Most importantly, market participants plausibly factor in the difference in the personalities of the two world leaders. Putin has been waging his war for more than four years largely because of ideological convictions. Donald Trump, by contrast, is more likely to pursue immediate success, whatever form that success may take. While in an autocracy such as Russia, public discontent is rare, if not entirely absent, the United States remains a functioning democracy. Although political checks have weakened, stock markets and bond yields still exert a credible restraining influence on the president.
Investors are growing more confident that, with equities falling, US retail gasoline prices well above $3 per gallon, and midterm elections only a few months away, the conflict will not be protracted. What shape possible concessions might take is not evident, but the pressure on the US administration to act is clearly growing. Hence, last night’s bizarre announcement about intervening in the futures market to tame galloping energy prices. Will cutting physical oil supply be countered by slashing financial oil demand? Hmm.

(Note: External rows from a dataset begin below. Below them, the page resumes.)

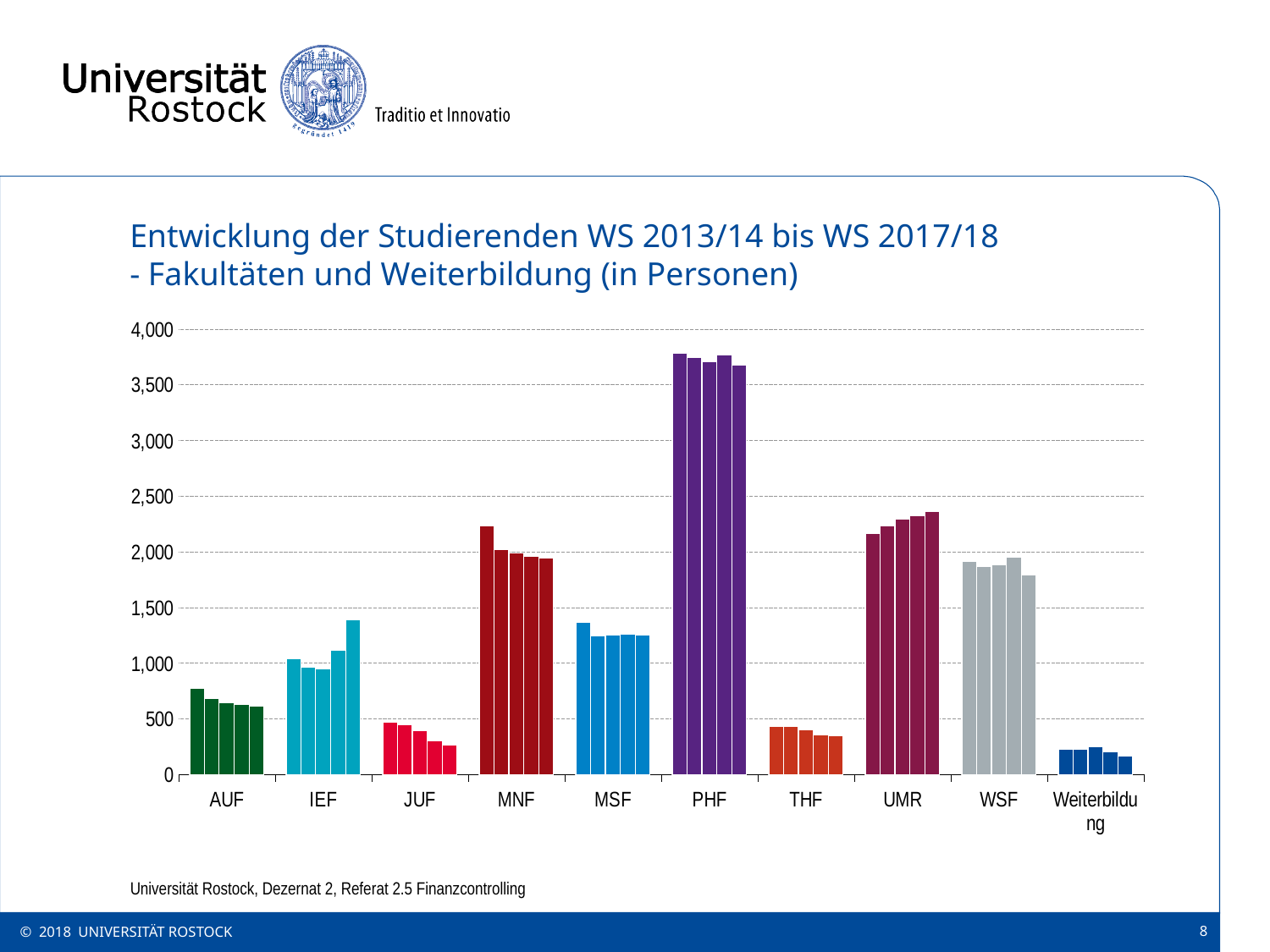
Are the values for WSF greater or less than 2,000? less Do the values for JUF rise or fall from WS 2013/14 to WS 2017/18? fall Which category has the lowest bars? Weiterbildung Are the values for THF greater or less than 500? less How many faculty/category groups are shown along the x axis? 10 Which category has the highest bars? PHF Are the values for UMR greater or less than 2,000? greater How many bars are shown for each category group? 5 Do the values for UMR rise or fall from WS 2013/14 to WS 2017/18? rise What kind of chart is shown on the slide? bar chart Which category has higher values, MNF or MSF? MNF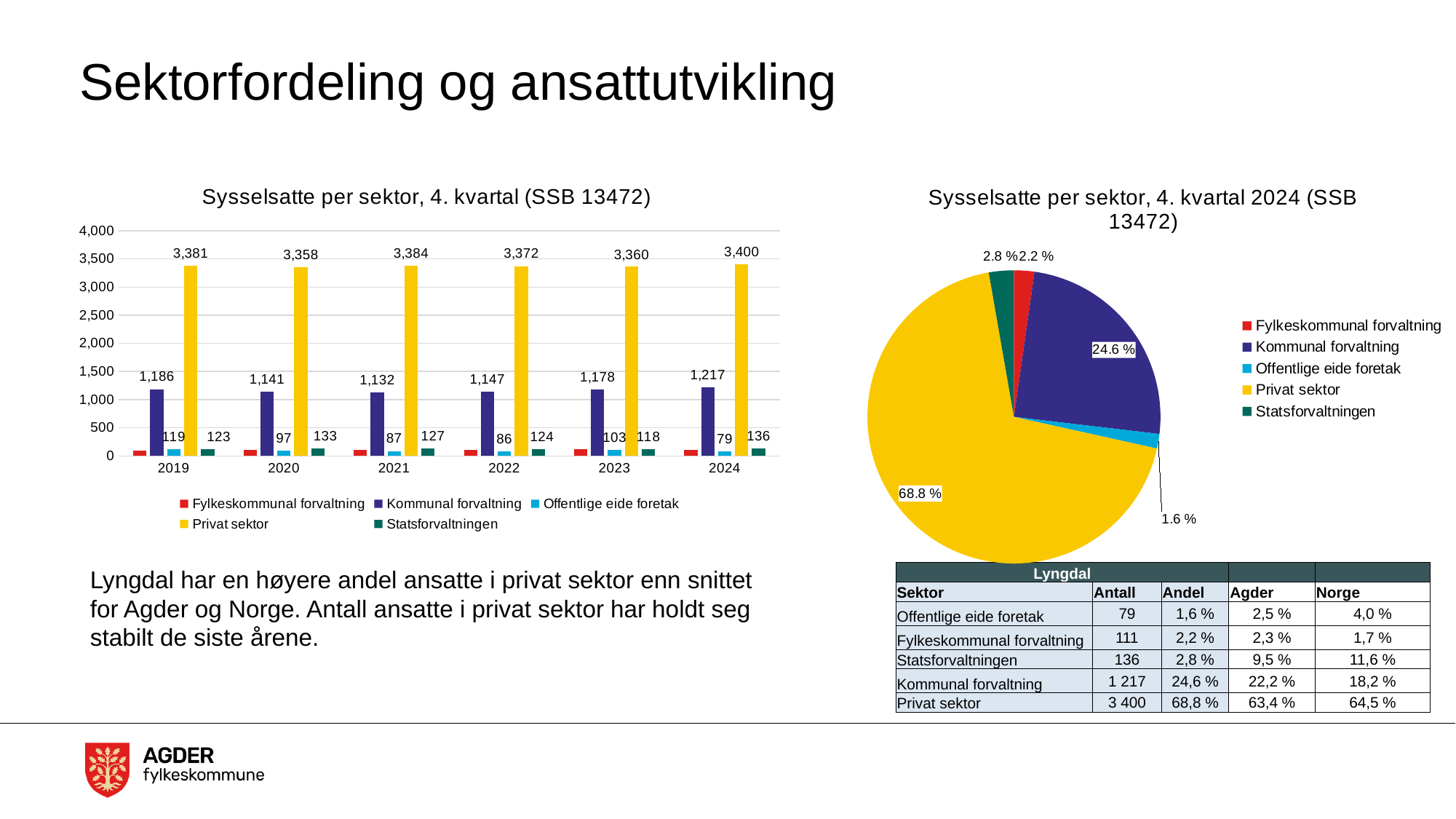
In the pie chart 'Sysselsatte per sektor, 4. kvartal 2024 (SSB 13472)', which sector has the smallest slice? Offentlige eide foretak In the bar chart 'Sysselsatte per sektor, 4. kvartal (SSB 13472)', in which year is the Privat sektor value highest? 2024 What kind of chart is the left chart titled 'Sysselsatte per sektor, 4. kvartal (SSB 13472)'? bar chart In the bar chart 'Sysselsatte per sektor, 4. kvartal (SSB 13472)', what is the value for Kommunal forvaltning in 2021? 1,132 In the bar chart 'Sysselsatte per sektor, 4. kvartal (SSB 13472)', in which year is the Offentlige eide foretak value lowest? 2024 In the bar chart 'Sysselsatte per sektor, 4. kvartal (SSB 13472)', what is the value for Privat sektor in 2024? 3,400 In the pie chart 'Sysselsatte per sektor, 4. kvartal 2024 (SSB 13472)', what share does Privat sektor have? 68.8 % How many years are shown on the x axis of the bar chart 'Sysselsatte per sektor, 4. kvartal (SSB 13472)'? 6 In the bar chart 'Sysselsatte per sektor, 4. kvartal (SSB 13472)', is the value for Fylkeskommunal forvaltning in 2024 greater or less than 500? less How many series does the legend of the bar chart 'Sysselsatte per sektor, 4. kvartal (SSB 13472)' list? 5 In the bar chart 'Sysselsatte per sektor, 4. kvartal (SSB 13472)', is the Statsforvaltningen value larger in 2020 or in 2023? 2020 In the bar chart 'Sysselsatte per sektor, 4. kvartal (SSB 13472)', what is the difference between the Privat sektor values for 2024 and 2019? 19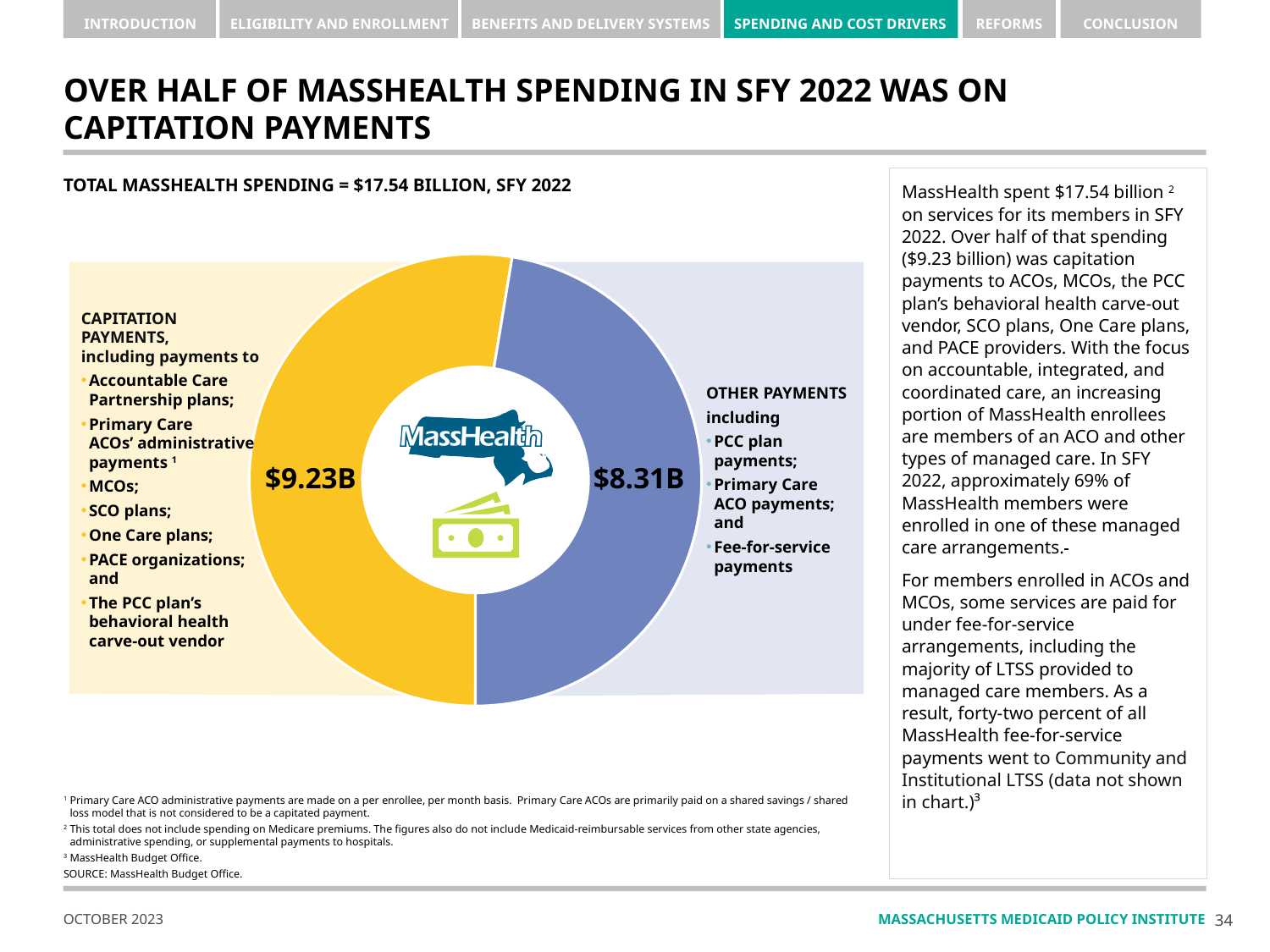
How many slices does the chart have? 2 What is the difference between Capitation Payments and Other Payments? $0.92B What is the value shown for Other Payments? $8.31B Which slice of the chart is the largest? Capitation Payments Which is larger, Capitation Payments or Other Payments? Capitation Payments What kind of chart is shown on the slide? pie chart What is the total MassHealth spending shown for SFY 2022? $17.54 billion What is the title of the chart? TOTAL MASSHEALTH SPENDING = $17.54 BILLION, SFY 2022 What is the value shown for Capitation Payments? $9.23B What colour is the Capitation Payments slice? yellow Which slice of the chart is the smallest? Other Payments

Whether the above represents the ubiquitous view is naturally debatable, but it could be. The market is less hectic and fearful than it was in 2022. This is not to say that a break above $100/bbl is implausible; under the current circumstances, of course, it is. Every day that passes without signs of de-escalation brings another jump in prices. Yet asking where prices will peak may turn out to be the wrong question. A more reasonable one is when, and the answer is probably weeks rather than months.